Written task 1
According to the Go concurrency lecture notes, what is a goroutine?
Written task 2
Continue the Go concurrency lecture notes from the point where they stop.

Source excerpt
====================

MIT 6.824 2020 Video Notes 5: Go Concurrency

6.824-schedule.png

MIT finally released in-class video materials on YouTube this year. I had followed about half of this course before, and this year I plan to watch the videos and write some lecture notes. The course follows the thread of distributed systems fundamentals: fault tolerance, replication, and consistency, with carefully selected industrial-grade system papers as the main line, supplemented with detailed reading materials and sophisticated course labs, bridging academic theory and industrial practice. It is truly a rare gem of a distributed systems course. Course videos: Youtube, Bilibili. Course materials: 6.824 homepage. This is the fifth lecture note, including two parts: the first part is given by a TA about some Go primitives, design patterns, and practical techniques that will be used in lab 2, including memory models, goroutines and closures, time library, locks, condition variables, channels, signals, parallelism, and some common tools, etc. The second part is given by two other TAs sorting out some common bugs and debugging methods in Raft.

Author: Woodpecker Notes https://www.qtmuniao.com/2020/04/27/6-824-video-notes-5-go-concurrency/, please cite the source when reposting

Note: A goroutine is a lightweight thread. The terms goroutine and thread are used interchangeably below, both referring to threads in Go, although they are not completely equivalent.

Memory Model

Using threads serves two purposes:

Improve performance by utilizing multiple cores.

====================

[Records from a spatial question set]
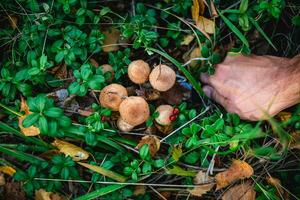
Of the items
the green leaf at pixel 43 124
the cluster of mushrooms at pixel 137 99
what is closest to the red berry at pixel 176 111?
the cluster of mushrooms at pixel 137 99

====================

Exercise result 1
A lightweight thread.

Exercise result 2
Construct code more elegantly.

In the labs for this course, we do not require using threads to maximize performance; we only require program correctness.

The same applies to the use of locks: we do not require fine-grained locking to boost performance; you may use coarse-grained locking to simplify code.

The memory model mainly discusses the ordering of code execution when multiple threads run. The main conclusion is that within a single thread, execution effects are guaranteed to be consistent with the sequential order of code statements. However, across threads, without explicit synchronization (via locks or channels), the order of statement execution cannot be guaranteed. That’s roughly what the memory model covers. The focus of this lecture is on exploring some typical code patterns that may be used in the labs.

Goroutine and Closure

Using for loops + goroutine can naturally express the process where a Leader sends messages to Followers in parallel. But note that when the loop variable (i in the example below) is referenced in a child goroutine, it’s best to make a copy beforehand (usually by passing it as a function parameter or copying it inside the loop body). In addition, WaitGroup is often used in the parent goroutine to blockingly wait for a group of child goroutines to finish. Example:

func main() {
  var wg sync.WaitGroup
  for i := 0; i < 5; i++ {
    wg.Add(1)
    go func(x int) {
      sendRPC(x)
      wg.Done()
    }(i)
  }
  wg.Wait()
}

func sendRPC(i int) {
  println(i)
}

Time Library

Using Go’s standard library time, you can conveniently implement doing something periodically, such as the heartbeat logic in Raft.

func periodic() {
  for {
    println("heartbeat")
    time.Sleep(1 * time.Second)
  }
}

When Raft is killed, you may want to terminate all background threads. You can use a shared variable as the loop exit condition to achieve this.

var done bool
var mu sync.Mutex

func main() {
  println("started")
  go periodic()
  time.Sleep(5 * time.Second) // wait for a while so we can observe what ticker does
  mu.Lock()
  done = true
  mu.Unlock()
  println("cancelled")
  time.Sleep(3 * time.Second) // observe no output
}

func periodic() {
  for done{
    println("tick")
    time.Sleep(1 * time.Second)
    mu.Lock()
    if done {
      return
    }
    mu.Unlock()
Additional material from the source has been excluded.